In der FAZ vom Donnerstag vergangener Woche war Udo Ulfkotte hin-und hergerissen zwischen seiner Loyalität zu den USA und/oder Frankreich und den durchaus eigenständigen Interessen des BRD-Establishments: "Alles deutet darauf hin, daß die fortwährenden irakischen Provokationen notfalls auch im Alleingang von den Vereinigten Staaten mit militärischen Maßnahmen beantwortet werden. (...) Frankreich, Rußland und China gingen auf Distanz zu ihm (zu Butler), weil er der New York Times gesagt hatte, der Irak besitze genügend B-Waffen, um die Bevölkerung Tel Avivs auszulöschen. Nicht nur Bagdad warf ihm daraufhin Kriegshetze vor, denn seine Berichte an den UN-Sicherheitsrat decken eine solche Einschätzung nicht. Als UN-Mitarbeiter wäre es Butlers Pflicht, unparteiisch aufzutreten und Spannungen abzubauen. Doch offenbar haben die Kriegstrommeln längst die zur Besonnenheit rufenden Stimmen übertönt."

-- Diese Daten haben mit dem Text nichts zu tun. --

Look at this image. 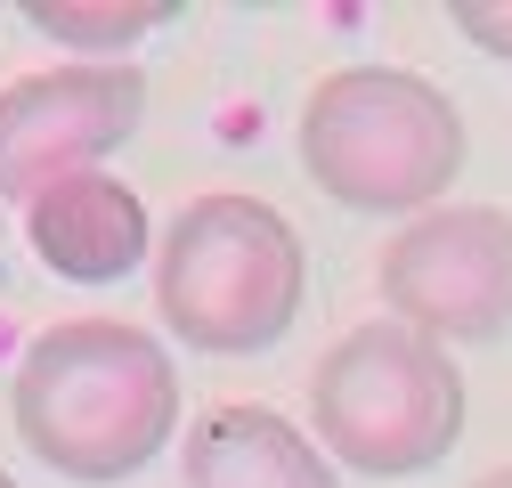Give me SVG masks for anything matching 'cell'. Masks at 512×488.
Here are the masks:
<instances>
[{"instance_id":"obj_1","label":"cell","mask_w":512,"mask_h":488,"mask_svg":"<svg viewBox=\"0 0 512 488\" xmlns=\"http://www.w3.org/2000/svg\"><path fill=\"white\" fill-rule=\"evenodd\" d=\"M9 415L49 472L114 488L179 440V366L155 326L66 318L25 342L9 375Z\"/></svg>"},{"instance_id":"obj_2","label":"cell","mask_w":512,"mask_h":488,"mask_svg":"<svg viewBox=\"0 0 512 488\" xmlns=\"http://www.w3.org/2000/svg\"><path fill=\"white\" fill-rule=\"evenodd\" d=\"M301 179L342 212L423 220L464 179V114L415 66H334L293 122Z\"/></svg>"},{"instance_id":"obj_3","label":"cell","mask_w":512,"mask_h":488,"mask_svg":"<svg viewBox=\"0 0 512 488\" xmlns=\"http://www.w3.org/2000/svg\"><path fill=\"white\" fill-rule=\"evenodd\" d=\"M301 293H309L301 228L269 196L212 188L179 204L155 244V310L187 350L212 358L277 350L301 318Z\"/></svg>"},{"instance_id":"obj_4","label":"cell","mask_w":512,"mask_h":488,"mask_svg":"<svg viewBox=\"0 0 512 488\" xmlns=\"http://www.w3.org/2000/svg\"><path fill=\"white\" fill-rule=\"evenodd\" d=\"M464 415V366L447 358V342L399 318L350 326L309 375V432L358 480H415L447 464L464 440Z\"/></svg>"},{"instance_id":"obj_5","label":"cell","mask_w":512,"mask_h":488,"mask_svg":"<svg viewBox=\"0 0 512 488\" xmlns=\"http://www.w3.org/2000/svg\"><path fill=\"white\" fill-rule=\"evenodd\" d=\"M382 310L431 342L512 334V212L439 204L382 244Z\"/></svg>"},{"instance_id":"obj_6","label":"cell","mask_w":512,"mask_h":488,"mask_svg":"<svg viewBox=\"0 0 512 488\" xmlns=\"http://www.w3.org/2000/svg\"><path fill=\"white\" fill-rule=\"evenodd\" d=\"M139 114H147V74L122 66V57L114 66L66 57V66L17 74L0 90V196L33 204L57 179L98 171L139 131Z\"/></svg>"},{"instance_id":"obj_7","label":"cell","mask_w":512,"mask_h":488,"mask_svg":"<svg viewBox=\"0 0 512 488\" xmlns=\"http://www.w3.org/2000/svg\"><path fill=\"white\" fill-rule=\"evenodd\" d=\"M25 236H33L41 269H57L66 285H114V277H131L155 253V220H147L139 188L114 179L106 163L41 188L25 204Z\"/></svg>"},{"instance_id":"obj_8","label":"cell","mask_w":512,"mask_h":488,"mask_svg":"<svg viewBox=\"0 0 512 488\" xmlns=\"http://www.w3.org/2000/svg\"><path fill=\"white\" fill-rule=\"evenodd\" d=\"M187 488H342V464L317 448L309 432H293V415L236 399L212 407L179 448Z\"/></svg>"},{"instance_id":"obj_9","label":"cell","mask_w":512,"mask_h":488,"mask_svg":"<svg viewBox=\"0 0 512 488\" xmlns=\"http://www.w3.org/2000/svg\"><path fill=\"white\" fill-rule=\"evenodd\" d=\"M17 17L57 49H82L90 66H114V49H139L147 33H163L179 0H25Z\"/></svg>"},{"instance_id":"obj_10","label":"cell","mask_w":512,"mask_h":488,"mask_svg":"<svg viewBox=\"0 0 512 488\" xmlns=\"http://www.w3.org/2000/svg\"><path fill=\"white\" fill-rule=\"evenodd\" d=\"M447 25H456L472 49H488V57H512V0H456Z\"/></svg>"},{"instance_id":"obj_11","label":"cell","mask_w":512,"mask_h":488,"mask_svg":"<svg viewBox=\"0 0 512 488\" xmlns=\"http://www.w3.org/2000/svg\"><path fill=\"white\" fill-rule=\"evenodd\" d=\"M472 488H512V464H504V472H480Z\"/></svg>"},{"instance_id":"obj_12","label":"cell","mask_w":512,"mask_h":488,"mask_svg":"<svg viewBox=\"0 0 512 488\" xmlns=\"http://www.w3.org/2000/svg\"><path fill=\"white\" fill-rule=\"evenodd\" d=\"M0 488H17V480H9V472H0Z\"/></svg>"}]
</instances>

Zu letzteren möchte die Jerusalem Post (1. Februar) auf keinen Fall gehören: "Israel hegt natürlich keine Illusionen über Saddam Hussein, seine Raketen und Chemikalien, oder darüber, wie man mit ihm umgehen sollte. Die Feststellung des Kopfes der Waffeninspektoren, Richard Butler, daß der Irak über genügend biologisches Material verfügt, 'um Tel Aviv auszulöschen', mag allzu dramatisch gewesen sein, aber nichtsdestotrotz ist sie ernüchternd. Israel mag die Zähne zusammengebissen haben und während des Golfkriegs zugunsten der Koalition nicht das Feuer erwidert haben, aber die Warnung von Generalstabschef Generalleutnant Amnon Lipkin-Shahak, daß es dieses Mal nicht der Fall sein würde, kommt zum richtigen Zeitpunkt und sollte Saddam Anlaß zu ernsthaftem Nachdenken geben. (...) Obwohl sieben Jahre lang Inspektionen durchgeführt wurden, verbleiben über 70 Einrichtungen, zu denen die Iraker den Inspektoren den Zutritt verweigerten, weil sie 'Präsidentensitze' sind. Dieses Mal sollten die US-Streitkräfte dafür sorgen, daß sie Präsidentenkrater im Boden werden und dies auch bleiben."